En toda persona humana habita un misterio, el Misterio. En el libro del Apocalipsis se nos dice que cada uno al nacer recibe una ‘piedrecilla blanca’ grabada con un nuevo nombre que nadie conoce sino el que la recibe (Ap 2,17).Este nombre, afirmaba Edith Stein, expresa la esencia más interior de aquel que lo recibe y le revela el misterio de su ser escondido en Dios[6]. El abismo de la divinidad y el secreto de la vida, lo que nos parece inaccesible, está ahí descendiendo a toda hora. Aunque no lo veamos lo llevamos en nosotros, o mejor Él nos lleva a nosotros. El mejor nombre que se le ha dado es el de amor. Por eso en el amor es posible alcanzar lo inaccesible, y la existencia consiste precisamente en descifrar ese nombre que nos es entregado, que solo nosotros podremos conocer, y llenarlo del amor sin fisuras.

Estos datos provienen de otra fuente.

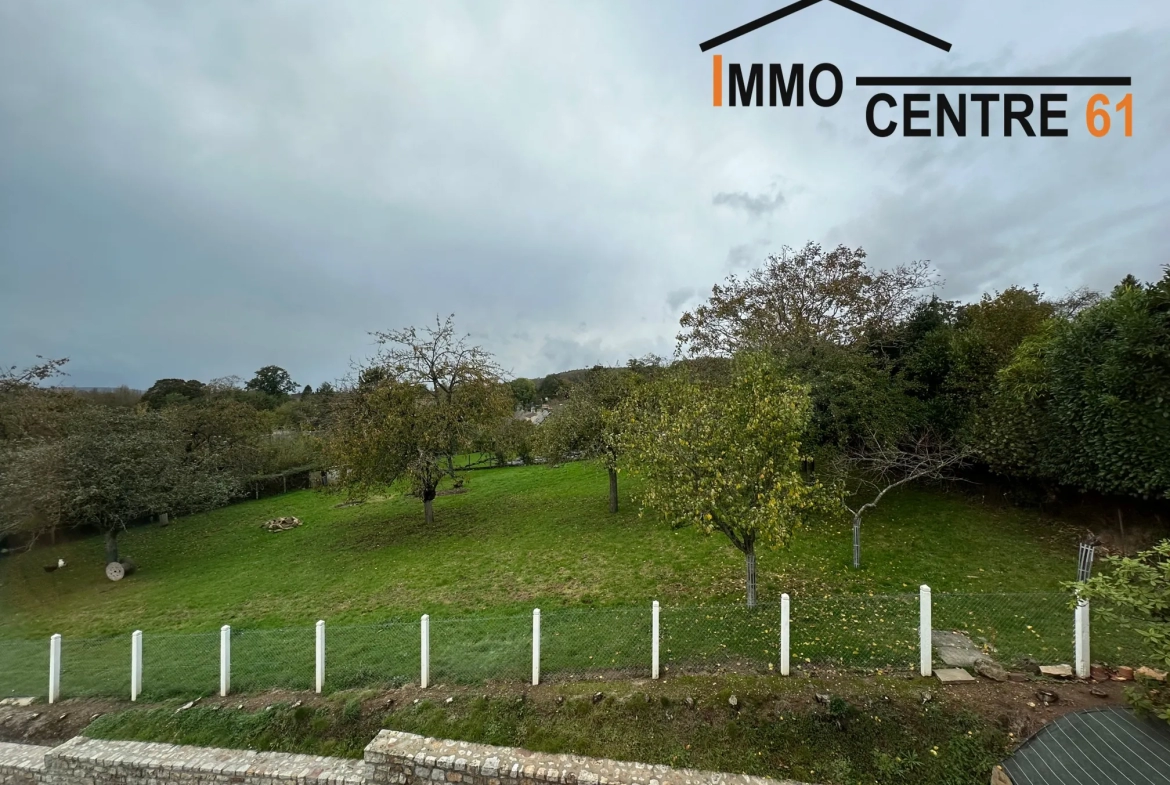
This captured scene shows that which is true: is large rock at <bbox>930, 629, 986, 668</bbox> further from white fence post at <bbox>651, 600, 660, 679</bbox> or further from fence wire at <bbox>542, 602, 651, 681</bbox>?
fence wire at <bbox>542, 602, 651, 681</bbox>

El camino no es fácil, se me dirá. Es cierto, el secreto de Dios y el de la vida se nos muestra en el claroscuro del bosque de la historia donde se dan la mano la mística (experiencia), la religión (revelación)y la filosofía (pensamiento). Descifrar el nombre, nuestro nombre ¿Quién somos realmente? ¿Por qué y para qué estamos aquí?, y llenarlo todo de amor no es algo sencillo, pero eso no quiere decir que sea intransitable pues, como dice María Zambrano, caminamos en penumbra sí, pero es una “penumbra tocada de alegría”[7].
Juan Jesús Cañete Olmedo
Sacerdote diocesano y Profesor de Filosofía
[1] P. Teilhard de Chardin, Le coeur du problème. En L’avenir de l’homme. Oeuvres, vol. V, Paris1959, p. 339.
[2]Schillebeeckk la denominaba la “dimensión profunda mística o teologal de la existencia humana» E. Schillebeeckk, Los hombres, relato de Dios, Ediciones Sígueme, Salamanca 1994, 115-161
[3] F. Hölderlin, Hiperión o el eremita en Grecia, Hiperión, Madrid 1998.
[4] L. Wittgenstein, Diarios secretos, Alianza Editorial, Madrid 1991, p.149.
[5]María Zambrano, Dos fragmentos sobre el amor, Ediciones Begar, Murcia1982, p.32
[6]Edith Stein, Ser finito y ser eterno. Ensayo de una ascensión al sentido del ser, Fondo de Cultura Económica, México 1996, p. 519.
[7]María Zambrano, Hacia un saber sobre el alma, Alianza, Madrid 2004, p.13.